– Послушай, а ведь у нас с ним поединок был. Выходит, он повержен.

– Ну и дальше? – угрюмо спросил Гунтер.

– Ты, победитель, должен забрать у него оружие и доспех.

У германца глаза на лоб полезли после эдакого заявления.

– Дудки! А потом он кинется в… polizei с жалобой на ограбление? Хочешь его доспех – сам и отбирай. – Гунтер сел в траву, скрестив ноги по-турецки и уперев подбородок в ладони, и мысленно повторил звучное словосочетание, которое чаще всего проскакивало в славной рыцарской ругани.

Сэр Мишель, снова не понявший слова германца («полисая» какая-то…), все же не стал переспрашивать, решительно подошел к сэру Понтию, встал над ним в победной позе и надменным тоном произнес:

– Сэр рыцарь! Ты повержен в честном поединке и должен отдать мне… э… нам свое оружие, доспех и коня.

– А ну брысь отсюда, щенок! – взревел сэр Понтий, сорвал здоровой рукой нож с пояса и хотел было метнуть в сэра Мишеля, но молодой Фармер ударил его носком сапога по запястью, выбив кинжал, и наступил подошвой сапога на руку.

– А знаешь ли ты, сэр Понтий, ломбардский бастард, какая сила ранила тебя в плечо и разогнала точно мух твоих приспешников? Знаешь? – Сэр Мишель надавил сапогом на запястье, и сэр Понтий застонал от боли. – Это молния Господа поразила тебя за то, что ты посмел столь неучтиво обращаться со святым пустынником! И если ты погрешишь против рыцарской чести, тебя ждет куда более тяжкая участь. Сдайся, не теряя достоинства доброго правоверного рыцаря!

Превознемогая боль, сэр Понтий протянул свободную руку, обхватил сэра Мишеля за щиколотку и рванул на себя. Не удержавшись, сэр Мишель свалился на бок, быстро откатился в сторону, чтобы избежать возможного удара кинжалом, однако сэр Понтий и не собирался нападать на Фармера. Вскочив на ноги, он схватил копье, тяжело подбежал к своей лошади, удравшей к лесу при звуке выстрелов, неловко запрыгнул в седло и галопом припустил в лес. Сэр Мишель бросился вслед, выкрикивая оскорбительные эпитеты по адресу стремительно удалявшегося рыцарю, и едва не наступил на отца Колумбана, тихонько лежавшего в траве.

– Отец Колумбан! – изумленно вскрикнул сэр Мишель, и несчастный старик вздрогнул, будто его ужалила змея. – Что с вами, святой отец?

Осторожно приподняв взлохмаченную седую голову, отец Колумбан посмотрел на норманна через плечо и, убедившись, что он не демон, вызванный нечистыми заклинаниями сарацинов, а всего-навсего младший Фармер, слабым голосом проговорил:

– Мальчик мой, ты не знаешь, что за дьявольские силы промчались над миром?

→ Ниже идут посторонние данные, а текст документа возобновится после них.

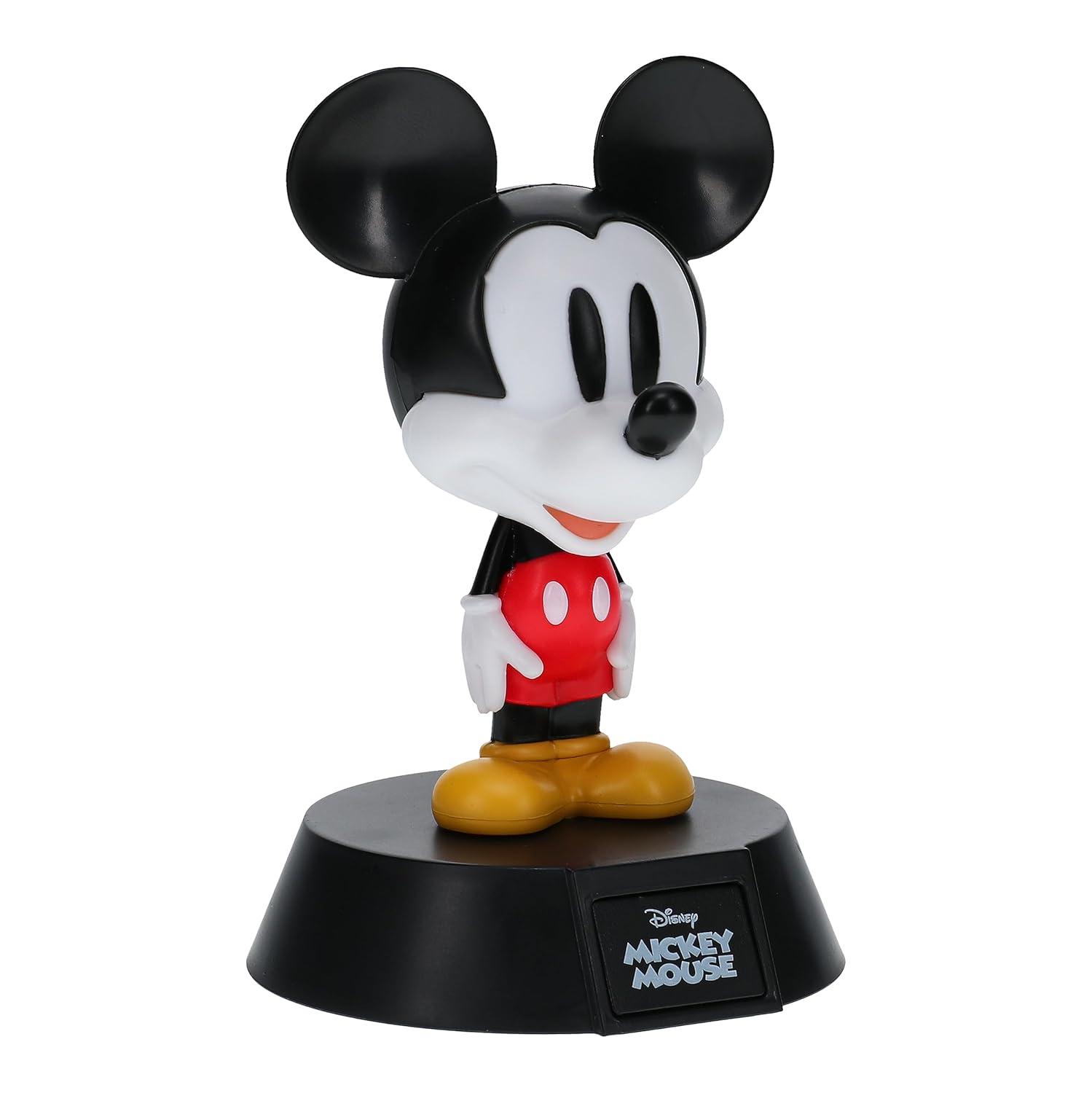 Disney Mickey Mouse Icons Lights Up Lamp Night Light #001 Paladone Ages 8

Сэр Мишель помог отцу Колумбану подняться, заботливо очистил его одежду от налипших травинок и цветочных лепестков и, с трудом скрывая гордость, сказал:

– И не дьявольские вовсе это силы были, святой отец, но молнии Господа. Они разогнали нечестивцев и поразили христианина, ступившего на греховный путь. А оружие, изрыгающее молнии сии, принадлежит мне. То есть моему оруженосцу.

– Может ли такое быть? – Отец Колумбан недоверчиво взглянул на баронета.

– Может! – уверенно тряхнул засаленными волосьями сэр Мишель. – Пойдемте, святой отец, я познакомлю вас с Джонни – так зовут моего оруженосца. К тому же он желает исповедаться.

– Прекрасно, дитя мое! – оживился отец Колумбан. – Я с радостью выслушаю его, отпущу грехи и, если он не откажется, расспрошу о чудесном оружии.

Опершись на руку сэра Мишеля, отец Колумбан засеменил к той самой березе, возле которой у него состоялся столь неприятный разговор со странным сэром Понтием.

Подойдя к Гунтеру, сэр Мишель представил отцу Колумбану своего оруженосца, назвав его Джонни. Тот не стал возражать, к тому же все равно надо было привыкать к новому имени. Гунтером он теперь останется только в разговорах с самим собой и в воспоминаниях.